Ferrari 360 | Car-Catalog.com

5 Jun 2014 | Author: | Comments Off on Ferrari 360 | Car-Catalog.com
Ferrari 360

(1999 – 2004)

The Ferrari 360 Modena / Spider was produced between 1999 and 2004. It was available as a Modena coupe or Spider roadster. It’s successor became the Ferrari 430 .

A mid-mounted 3.6 V8 engine powers the Ferrari 360. The car surges to 100 km/h (60 mph) in a little over four seconds thanks to 400 hp at 8500 rpm (425 hp in the Stradale). Despite all that potential, though, it’s remarkably docile, happy to pull from as little as 50 km/h (30 mph) in sixth gear. There’s a choice of conventional lever or steering wheel-mounted paddles for gear shifting.

The grip from the Ferrari 360’s chassis is top drawer and brilliantly balanced through twists and turns. It’s helped by a body that creates F1-style down force to glue the car to the road. The ride is firm in town, but eases off at motorway speeds for long-distance comfort. The Challenge Stradale is sharper all-round and has sensational brakes.

Given its focus on performance and handling, the 360 is Ferrari’s most civilized mid-engined supercar yet. The engine fades into a distant murmur at motorway speed, although there is always the temptation to open the unit up to hear it working at full revs. There is some road rumble, but it falls away to reasonable levels at speed.

Traditionally, Ferraris are not the best at hanging on to their value. The 360 bucks this, although high mileages will certainly bring residuals down fast. Running costs are not helped by the pricey servicing and the time involved. It does have a three-year, unlimited-mileage warranty, though.

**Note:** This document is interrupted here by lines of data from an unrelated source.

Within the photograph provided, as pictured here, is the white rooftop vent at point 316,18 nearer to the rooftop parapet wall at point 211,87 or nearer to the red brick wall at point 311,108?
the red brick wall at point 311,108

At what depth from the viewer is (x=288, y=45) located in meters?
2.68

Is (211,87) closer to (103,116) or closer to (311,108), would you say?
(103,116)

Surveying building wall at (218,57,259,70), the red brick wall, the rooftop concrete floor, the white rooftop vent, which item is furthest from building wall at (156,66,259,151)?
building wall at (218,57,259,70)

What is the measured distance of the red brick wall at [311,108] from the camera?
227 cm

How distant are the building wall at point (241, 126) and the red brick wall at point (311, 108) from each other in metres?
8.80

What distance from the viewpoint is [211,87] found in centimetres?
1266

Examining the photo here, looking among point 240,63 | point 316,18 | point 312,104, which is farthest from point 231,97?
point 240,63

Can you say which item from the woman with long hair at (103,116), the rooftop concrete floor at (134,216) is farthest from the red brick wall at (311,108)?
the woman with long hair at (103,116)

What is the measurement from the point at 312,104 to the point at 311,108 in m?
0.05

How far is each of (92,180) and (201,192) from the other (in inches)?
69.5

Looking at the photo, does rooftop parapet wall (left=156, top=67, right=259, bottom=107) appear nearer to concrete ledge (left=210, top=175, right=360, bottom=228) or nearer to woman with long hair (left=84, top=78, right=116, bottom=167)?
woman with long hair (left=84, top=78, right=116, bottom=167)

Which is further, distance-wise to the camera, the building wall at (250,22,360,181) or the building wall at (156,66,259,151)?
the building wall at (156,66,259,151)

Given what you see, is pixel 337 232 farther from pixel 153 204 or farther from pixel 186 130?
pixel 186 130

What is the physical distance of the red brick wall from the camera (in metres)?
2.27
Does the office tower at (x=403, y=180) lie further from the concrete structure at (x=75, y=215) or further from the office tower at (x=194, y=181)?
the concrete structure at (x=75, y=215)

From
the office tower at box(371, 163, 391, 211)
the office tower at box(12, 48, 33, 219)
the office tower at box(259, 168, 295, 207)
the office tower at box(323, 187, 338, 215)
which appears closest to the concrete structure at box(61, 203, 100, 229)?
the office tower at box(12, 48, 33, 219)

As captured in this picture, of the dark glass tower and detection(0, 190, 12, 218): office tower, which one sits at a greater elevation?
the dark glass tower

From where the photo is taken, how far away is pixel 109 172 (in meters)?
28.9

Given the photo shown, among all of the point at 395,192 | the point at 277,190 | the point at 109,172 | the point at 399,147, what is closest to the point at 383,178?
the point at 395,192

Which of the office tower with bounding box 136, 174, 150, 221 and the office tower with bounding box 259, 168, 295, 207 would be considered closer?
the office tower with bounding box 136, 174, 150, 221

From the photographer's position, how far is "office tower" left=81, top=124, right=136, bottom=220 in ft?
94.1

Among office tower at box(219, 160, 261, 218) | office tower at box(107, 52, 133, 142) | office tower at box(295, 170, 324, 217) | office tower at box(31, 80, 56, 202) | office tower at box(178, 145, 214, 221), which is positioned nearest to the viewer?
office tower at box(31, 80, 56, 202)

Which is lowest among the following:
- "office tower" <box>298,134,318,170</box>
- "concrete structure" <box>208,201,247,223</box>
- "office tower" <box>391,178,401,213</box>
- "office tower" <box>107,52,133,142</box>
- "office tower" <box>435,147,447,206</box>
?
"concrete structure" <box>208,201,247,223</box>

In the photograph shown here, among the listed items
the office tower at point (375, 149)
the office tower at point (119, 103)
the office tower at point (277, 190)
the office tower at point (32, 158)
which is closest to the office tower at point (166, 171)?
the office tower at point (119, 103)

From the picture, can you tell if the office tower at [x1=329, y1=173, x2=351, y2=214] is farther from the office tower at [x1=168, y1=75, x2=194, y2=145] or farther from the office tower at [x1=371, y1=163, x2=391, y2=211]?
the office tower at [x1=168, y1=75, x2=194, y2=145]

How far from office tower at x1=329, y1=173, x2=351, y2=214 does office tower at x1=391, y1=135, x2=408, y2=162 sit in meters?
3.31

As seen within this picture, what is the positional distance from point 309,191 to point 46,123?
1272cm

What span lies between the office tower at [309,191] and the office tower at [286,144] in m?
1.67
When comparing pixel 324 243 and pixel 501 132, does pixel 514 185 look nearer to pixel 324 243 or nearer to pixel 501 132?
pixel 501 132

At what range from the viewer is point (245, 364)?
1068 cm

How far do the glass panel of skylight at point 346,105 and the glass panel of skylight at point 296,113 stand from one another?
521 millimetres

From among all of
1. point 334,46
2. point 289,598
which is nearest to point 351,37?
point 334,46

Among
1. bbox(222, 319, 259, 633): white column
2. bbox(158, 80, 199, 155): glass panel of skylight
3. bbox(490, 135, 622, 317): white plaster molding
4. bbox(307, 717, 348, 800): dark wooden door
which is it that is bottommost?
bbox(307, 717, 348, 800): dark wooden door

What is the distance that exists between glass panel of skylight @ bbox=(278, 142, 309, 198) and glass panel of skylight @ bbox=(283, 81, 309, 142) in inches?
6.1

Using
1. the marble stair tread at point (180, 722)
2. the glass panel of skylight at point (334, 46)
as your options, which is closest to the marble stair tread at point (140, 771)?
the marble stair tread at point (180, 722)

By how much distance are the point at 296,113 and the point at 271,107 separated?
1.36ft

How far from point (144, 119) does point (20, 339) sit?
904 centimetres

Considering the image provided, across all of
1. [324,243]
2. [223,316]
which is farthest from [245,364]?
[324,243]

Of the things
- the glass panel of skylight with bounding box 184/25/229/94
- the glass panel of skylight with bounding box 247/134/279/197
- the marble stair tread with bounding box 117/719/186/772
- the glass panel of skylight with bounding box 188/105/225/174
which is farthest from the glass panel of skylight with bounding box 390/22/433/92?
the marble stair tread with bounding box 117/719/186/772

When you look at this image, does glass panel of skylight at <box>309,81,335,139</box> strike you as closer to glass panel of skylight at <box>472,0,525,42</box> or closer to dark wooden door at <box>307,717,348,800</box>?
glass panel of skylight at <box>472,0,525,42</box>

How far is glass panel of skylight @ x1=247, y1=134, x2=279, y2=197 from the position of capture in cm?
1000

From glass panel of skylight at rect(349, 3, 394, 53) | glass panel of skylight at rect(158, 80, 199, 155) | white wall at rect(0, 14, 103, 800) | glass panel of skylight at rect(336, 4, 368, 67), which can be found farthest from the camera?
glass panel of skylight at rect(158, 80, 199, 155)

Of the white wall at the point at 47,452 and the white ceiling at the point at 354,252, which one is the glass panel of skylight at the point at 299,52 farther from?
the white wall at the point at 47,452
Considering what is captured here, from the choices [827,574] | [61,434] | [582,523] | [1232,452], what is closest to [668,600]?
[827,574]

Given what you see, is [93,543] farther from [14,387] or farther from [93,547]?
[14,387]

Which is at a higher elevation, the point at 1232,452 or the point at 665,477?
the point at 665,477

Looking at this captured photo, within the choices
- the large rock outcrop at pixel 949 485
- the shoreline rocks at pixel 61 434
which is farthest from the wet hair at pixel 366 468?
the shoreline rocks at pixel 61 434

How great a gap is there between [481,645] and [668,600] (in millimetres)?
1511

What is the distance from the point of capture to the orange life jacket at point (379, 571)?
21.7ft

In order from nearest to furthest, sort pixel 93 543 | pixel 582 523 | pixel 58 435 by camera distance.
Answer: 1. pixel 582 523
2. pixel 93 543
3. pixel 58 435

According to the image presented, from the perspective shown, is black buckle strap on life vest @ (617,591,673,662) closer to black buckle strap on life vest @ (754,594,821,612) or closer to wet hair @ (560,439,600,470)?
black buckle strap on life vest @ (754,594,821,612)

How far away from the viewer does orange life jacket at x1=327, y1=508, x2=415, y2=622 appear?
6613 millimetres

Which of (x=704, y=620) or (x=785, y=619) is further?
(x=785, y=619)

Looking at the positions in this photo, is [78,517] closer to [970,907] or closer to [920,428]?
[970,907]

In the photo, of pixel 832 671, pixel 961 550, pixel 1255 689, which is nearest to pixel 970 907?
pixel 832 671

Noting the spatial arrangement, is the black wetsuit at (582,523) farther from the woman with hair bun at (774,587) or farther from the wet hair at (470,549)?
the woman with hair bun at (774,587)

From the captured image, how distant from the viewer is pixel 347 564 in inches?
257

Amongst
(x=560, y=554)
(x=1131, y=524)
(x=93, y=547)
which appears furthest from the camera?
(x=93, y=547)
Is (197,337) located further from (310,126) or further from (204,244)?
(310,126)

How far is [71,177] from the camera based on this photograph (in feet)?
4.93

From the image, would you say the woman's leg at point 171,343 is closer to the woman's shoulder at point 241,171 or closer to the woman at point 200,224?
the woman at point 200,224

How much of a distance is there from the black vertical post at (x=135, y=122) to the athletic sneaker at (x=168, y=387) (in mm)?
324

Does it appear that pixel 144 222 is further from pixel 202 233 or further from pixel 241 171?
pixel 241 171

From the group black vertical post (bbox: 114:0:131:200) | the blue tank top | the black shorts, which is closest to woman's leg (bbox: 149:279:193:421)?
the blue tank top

The days of buying a Ferrari engine and getting the body for free are long gone. Everything is put together with care and attention to detail: the only creaks you’ll hear will be from the leather seats. It needs servicing every 20 000 km (12,000 miles), which is not cheap, and works best when used regularly.

Given the massive cost of buying a 360 and its desirability to thieves no standard deadlocks is a surprise. It does have a tracking device, which only works once the car is stolen. Anti-lock brakes and traction control are standard, as are driver and passenger airbags, but side ‘bags are missing.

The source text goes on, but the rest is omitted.